== Records for the exercise
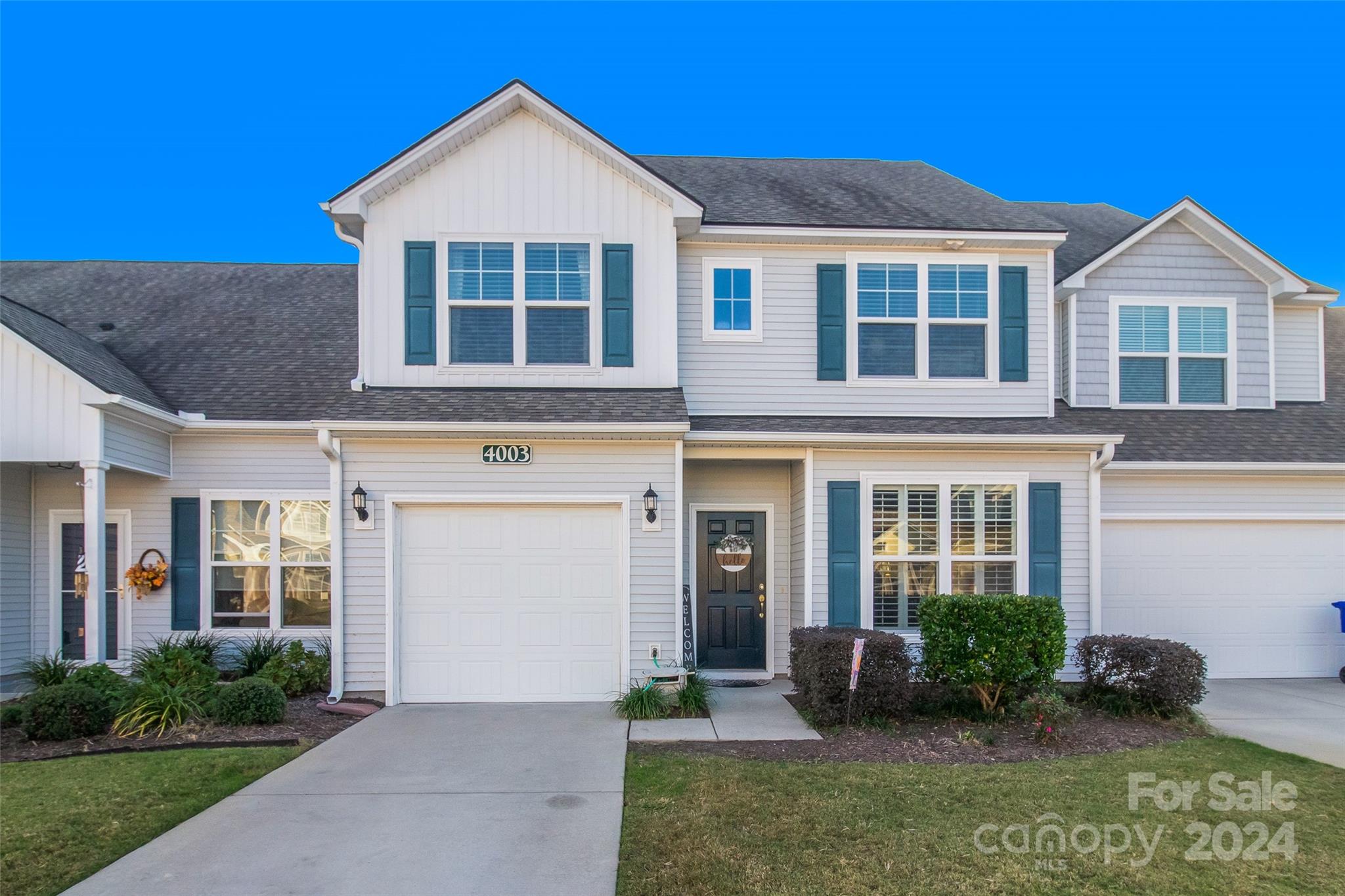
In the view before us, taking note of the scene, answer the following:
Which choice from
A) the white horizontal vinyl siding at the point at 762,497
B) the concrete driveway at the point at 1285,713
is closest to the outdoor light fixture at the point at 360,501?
the white horizontal vinyl siding at the point at 762,497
====
_What you are asked to do:_
Reproduce every line of the records above word for word, leaving out the pictures.

_Worked solution:_
In the view before us, taking note of the scene, answer the following:
Which choice from
A) the white horizontal vinyl siding at the point at 762,497
B) the concrete driveway at the point at 1285,713
is closest to the outdoor light fixture at the point at 360,501?
the white horizontal vinyl siding at the point at 762,497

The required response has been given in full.